Continuo a camminare. Arrivo ai binari, scelgo il posto sulla panchina più vuota, mi siedo, accavallo le gambe,apro la borsa ed inizio a leggere il libro. Sto leggendo Imperial Bedrooms. Dopo circa dieci minuti sento , nonostante indossi le cuffie, che il treno è in arrivo. Arriva il treno e cerco con lo sguardo il vagone dove vi è meno gente possibile. Salgo sul treno. Continuando a leggere mi appoggio con la schiena su una delle pareti, noto la diffidenza dello sguardo di ogni persona. Spesso alzo lo sguardo dal libro che mantengo stretto tra le mani, mi accorgo che difronte a me , e nella mia parte di vagone , sono arrivate alcune persone. Una ragazza , di circa diciannove anni, non molto alta, grassa, capelli neri occhi color merda, si poggia con la schiena, sudata come la sua fronte, che gronda e fa scivolare i suoi occhiali appoggiati maldestramente sul suo viso , grasso, brutto.
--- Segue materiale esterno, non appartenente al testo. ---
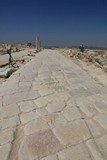 Israel3325_Galilee_Sepphoris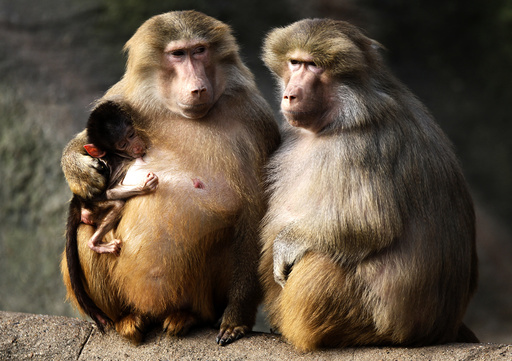 Baboons enjoy the sun in their enclosure at Hagenbeck Zoo in Hamburg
Mi fissa , alzo lo sguardo e smette, lo abbasso e mi continua a fissare. Per un qualche secondo ho la voglia di prendere la sua faccia alzare velocemente il ginocchio e sbattercela contro, per vedere finalmente distrutta quest'oscenità.
Il treno si ferma. Prima fermata. Altre due per la mia, cambio canzone con due tocchi sul telecomando delle cuffie , continuo a leggere.